The benefit of Golang isn't that it's compiled. It's that it has a good IO and concurrency model and the language is strict enough to force certain good practices on developers.
IMO it would be almost as good even if the code execution were as slow as Python or Ruby.
I hear this a lot about Go, but doesn't the webserver handle concurrency for you in most cases? I don't do a whole lot of explicit threading work when I write webservers in Java for example. Or is there something I'm missing that you use the Go primitives for in these cases?
I'm not as familiar with Java but It's more about concurrency than threads. I have more familiarity with Python, so using that as an example...
There are Tornado and asyncio libraries for Python that give you asynchronous networking. But you have to totally rework how you write Python code within those request handlers to factor out blocking IO which makes using existing libraries for DB and such a pain.

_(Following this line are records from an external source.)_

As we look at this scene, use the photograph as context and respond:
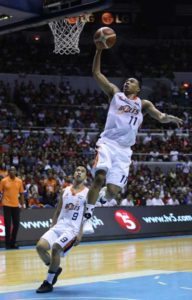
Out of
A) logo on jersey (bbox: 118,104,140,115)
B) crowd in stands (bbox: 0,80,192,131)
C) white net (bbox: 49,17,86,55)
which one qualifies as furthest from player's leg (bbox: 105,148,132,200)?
crowd in stands (bbox: 0,80,192,131)

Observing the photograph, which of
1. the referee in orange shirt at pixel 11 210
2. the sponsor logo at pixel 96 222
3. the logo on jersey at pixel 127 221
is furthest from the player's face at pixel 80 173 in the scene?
the logo on jersey at pixel 127 221

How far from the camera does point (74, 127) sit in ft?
86.8

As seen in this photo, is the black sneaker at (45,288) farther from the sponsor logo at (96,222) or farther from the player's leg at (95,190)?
the sponsor logo at (96,222)

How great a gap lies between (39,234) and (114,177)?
301 inches

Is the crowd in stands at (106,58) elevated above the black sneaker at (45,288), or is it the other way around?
the crowd in stands at (106,58)

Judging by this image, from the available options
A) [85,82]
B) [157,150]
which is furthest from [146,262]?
[85,82]

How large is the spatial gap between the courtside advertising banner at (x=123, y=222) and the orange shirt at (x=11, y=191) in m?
0.86

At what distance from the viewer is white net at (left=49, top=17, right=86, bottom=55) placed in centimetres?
1102

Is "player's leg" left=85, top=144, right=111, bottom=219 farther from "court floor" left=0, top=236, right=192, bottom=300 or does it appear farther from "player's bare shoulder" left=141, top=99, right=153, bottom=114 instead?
"court floor" left=0, top=236, right=192, bottom=300

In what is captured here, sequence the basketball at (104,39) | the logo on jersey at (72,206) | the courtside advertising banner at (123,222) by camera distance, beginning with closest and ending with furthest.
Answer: the basketball at (104,39), the logo on jersey at (72,206), the courtside advertising banner at (123,222)

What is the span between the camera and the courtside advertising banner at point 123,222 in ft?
49.3

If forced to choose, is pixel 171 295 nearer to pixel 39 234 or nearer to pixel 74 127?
pixel 39 234

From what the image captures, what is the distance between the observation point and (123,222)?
1703 centimetres

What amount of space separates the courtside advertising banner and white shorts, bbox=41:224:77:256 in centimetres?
604
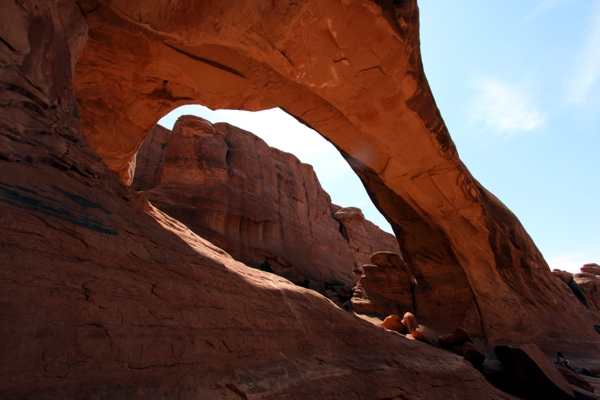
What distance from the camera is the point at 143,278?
2395 mm

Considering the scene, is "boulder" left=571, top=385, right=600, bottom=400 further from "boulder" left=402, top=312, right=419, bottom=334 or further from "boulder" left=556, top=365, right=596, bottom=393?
"boulder" left=402, top=312, right=419, bottom=334

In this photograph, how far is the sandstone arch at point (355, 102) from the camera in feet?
17.6

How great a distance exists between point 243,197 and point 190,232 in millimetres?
12925

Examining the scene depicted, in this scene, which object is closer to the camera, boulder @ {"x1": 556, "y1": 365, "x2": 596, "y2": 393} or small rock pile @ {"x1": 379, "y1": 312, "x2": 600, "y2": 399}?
small rock pile @ {"x1": 379, "y1": 312, "x2": 600, "y2": 399}

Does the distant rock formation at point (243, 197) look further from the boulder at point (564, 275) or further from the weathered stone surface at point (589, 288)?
the weathered stone surface at point (589, 288)

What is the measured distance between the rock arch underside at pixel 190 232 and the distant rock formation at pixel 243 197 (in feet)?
20.6

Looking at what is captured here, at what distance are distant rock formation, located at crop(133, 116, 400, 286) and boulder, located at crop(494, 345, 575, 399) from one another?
37.5ft

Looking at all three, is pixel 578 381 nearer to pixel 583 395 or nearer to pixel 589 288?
pixel 583 395

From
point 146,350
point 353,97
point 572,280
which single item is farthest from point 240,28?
point 572,280

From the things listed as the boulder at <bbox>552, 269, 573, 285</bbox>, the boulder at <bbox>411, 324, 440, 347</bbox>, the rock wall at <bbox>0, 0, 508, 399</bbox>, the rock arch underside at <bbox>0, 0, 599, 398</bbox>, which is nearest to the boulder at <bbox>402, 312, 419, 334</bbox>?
the boulder at <bbox>411, 324, 440, 347</bbox>

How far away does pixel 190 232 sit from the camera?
4.57 m

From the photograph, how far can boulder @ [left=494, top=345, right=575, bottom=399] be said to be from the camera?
4340 mm

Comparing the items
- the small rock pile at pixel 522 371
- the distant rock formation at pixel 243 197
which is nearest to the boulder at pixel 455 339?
the small rock pile at pixel 522 371

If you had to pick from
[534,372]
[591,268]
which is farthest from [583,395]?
[591,268]
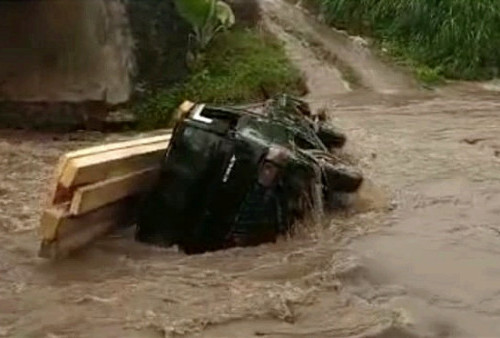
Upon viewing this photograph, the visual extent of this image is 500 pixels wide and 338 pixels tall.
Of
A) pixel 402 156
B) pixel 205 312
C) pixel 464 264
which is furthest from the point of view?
pixel 402 156

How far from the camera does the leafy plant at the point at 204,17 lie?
41.6ft

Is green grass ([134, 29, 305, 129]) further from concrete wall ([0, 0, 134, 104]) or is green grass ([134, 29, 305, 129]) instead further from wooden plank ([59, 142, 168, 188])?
wooden plank ([59, 142, 168, 188])

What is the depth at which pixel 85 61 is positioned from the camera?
39.3 ft

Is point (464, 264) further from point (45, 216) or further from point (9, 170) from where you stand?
point (9, 170)

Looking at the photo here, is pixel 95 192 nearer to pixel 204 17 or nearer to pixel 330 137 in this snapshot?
pixel 330 137

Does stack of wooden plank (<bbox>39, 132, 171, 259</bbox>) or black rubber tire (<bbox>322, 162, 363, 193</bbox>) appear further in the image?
black rubber tire (<bbox>322, 162, 363, 193</bbox>)

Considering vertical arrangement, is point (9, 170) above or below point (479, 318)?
below

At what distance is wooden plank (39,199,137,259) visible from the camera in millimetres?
7703

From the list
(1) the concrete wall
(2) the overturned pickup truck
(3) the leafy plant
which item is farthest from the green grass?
(2) the overturned pickup truck

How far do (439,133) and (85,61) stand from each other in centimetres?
359

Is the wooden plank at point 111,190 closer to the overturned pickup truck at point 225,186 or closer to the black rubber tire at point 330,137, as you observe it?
the overturned pickup truck at point 225,186

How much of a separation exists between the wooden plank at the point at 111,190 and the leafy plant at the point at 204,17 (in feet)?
14.9

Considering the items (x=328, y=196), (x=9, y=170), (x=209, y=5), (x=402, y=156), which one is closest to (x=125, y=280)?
(x=328, y=196)

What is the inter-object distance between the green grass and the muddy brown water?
1.01m
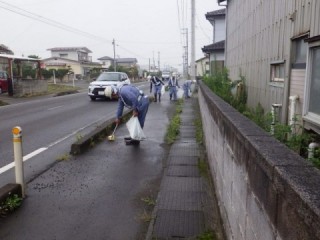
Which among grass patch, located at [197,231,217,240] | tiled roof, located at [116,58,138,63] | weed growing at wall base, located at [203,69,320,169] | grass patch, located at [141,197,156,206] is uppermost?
tiled roof, located at [116,58,138,63]

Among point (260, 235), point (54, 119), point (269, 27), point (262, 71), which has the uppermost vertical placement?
point (269, 27)

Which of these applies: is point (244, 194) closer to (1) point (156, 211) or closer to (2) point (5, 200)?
(1) point (156, 211)

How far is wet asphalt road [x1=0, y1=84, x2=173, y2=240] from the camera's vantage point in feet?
12.5

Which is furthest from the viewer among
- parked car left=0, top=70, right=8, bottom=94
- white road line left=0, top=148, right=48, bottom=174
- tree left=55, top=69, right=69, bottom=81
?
tree left=55, top=69, right=69, bottom=81

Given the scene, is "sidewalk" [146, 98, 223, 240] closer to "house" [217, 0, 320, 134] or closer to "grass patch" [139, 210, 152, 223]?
"grass patch" [139, 210, 152, 223]

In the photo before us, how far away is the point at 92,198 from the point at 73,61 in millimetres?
69887

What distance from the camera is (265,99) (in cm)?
814

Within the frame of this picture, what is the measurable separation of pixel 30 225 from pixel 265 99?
239 inches

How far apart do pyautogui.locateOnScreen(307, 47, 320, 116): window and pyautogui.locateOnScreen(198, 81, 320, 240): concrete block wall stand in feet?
7.28

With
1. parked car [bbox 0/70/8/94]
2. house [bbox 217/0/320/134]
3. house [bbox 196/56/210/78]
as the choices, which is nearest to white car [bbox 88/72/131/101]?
house [bbox 196/56/210/78]

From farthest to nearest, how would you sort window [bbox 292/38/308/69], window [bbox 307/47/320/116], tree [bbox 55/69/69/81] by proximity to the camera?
tree [bbox 55/69/69/81] < window [bbox 292/38/308/69] < window [bbox 307/47/320/116]

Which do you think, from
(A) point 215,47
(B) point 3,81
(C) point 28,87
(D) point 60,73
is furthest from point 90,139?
(D) point 60,73

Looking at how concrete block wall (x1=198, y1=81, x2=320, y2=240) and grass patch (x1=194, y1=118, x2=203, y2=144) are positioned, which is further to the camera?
grass patch (x1=194, y1=118, x2=203, y2=144)

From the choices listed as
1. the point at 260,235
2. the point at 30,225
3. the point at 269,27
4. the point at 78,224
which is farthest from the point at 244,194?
the point at 269,27
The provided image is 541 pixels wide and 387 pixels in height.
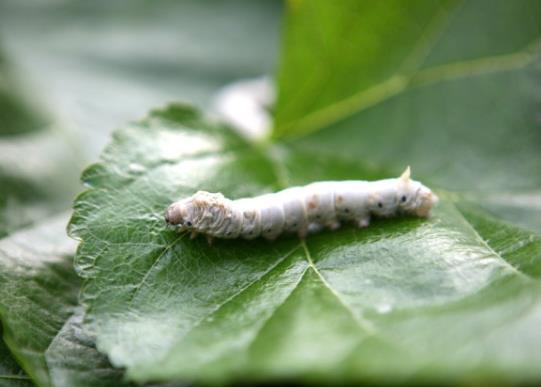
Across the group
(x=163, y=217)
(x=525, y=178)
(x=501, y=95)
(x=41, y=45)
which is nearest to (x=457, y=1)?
(x=501, y=95)

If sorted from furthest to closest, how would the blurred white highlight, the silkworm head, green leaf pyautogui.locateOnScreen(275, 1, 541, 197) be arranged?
the blurred white highlight < green leaf pyautogui.locateOnScreen(275, 1, 541, 197) < the silkworm head

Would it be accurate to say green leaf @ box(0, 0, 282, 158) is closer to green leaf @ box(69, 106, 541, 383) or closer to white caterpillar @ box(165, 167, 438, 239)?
green leaf @ box(69, 106, 541, 383)

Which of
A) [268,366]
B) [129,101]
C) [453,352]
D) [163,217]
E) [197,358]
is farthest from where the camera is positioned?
[129,101]

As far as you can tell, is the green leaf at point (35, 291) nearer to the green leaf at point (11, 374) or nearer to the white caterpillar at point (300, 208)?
the green leaf at point (11, 374)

Go is built from the ground up to handle IO like that asynchronously so all of your libraries and stuff will just work in that context.
NodeJS is similar to Go in that regard, but the JS language has baggage that gives you weird blends of callback asynchronicity mixed with async/await and it generally just doesn't feel as nature as Go.
Sometimes a simple request/response model isn't enough. Maybe you need a streamed (chunked encoding) API or WebSockets where the performance for massive numbers of connections using threaded servers is going to tank quickly compared to a language like Go that handles the IO and concurrency better from the ground up.
IMO it would be almost as good even if the code execution were as slow as Python or Ruby.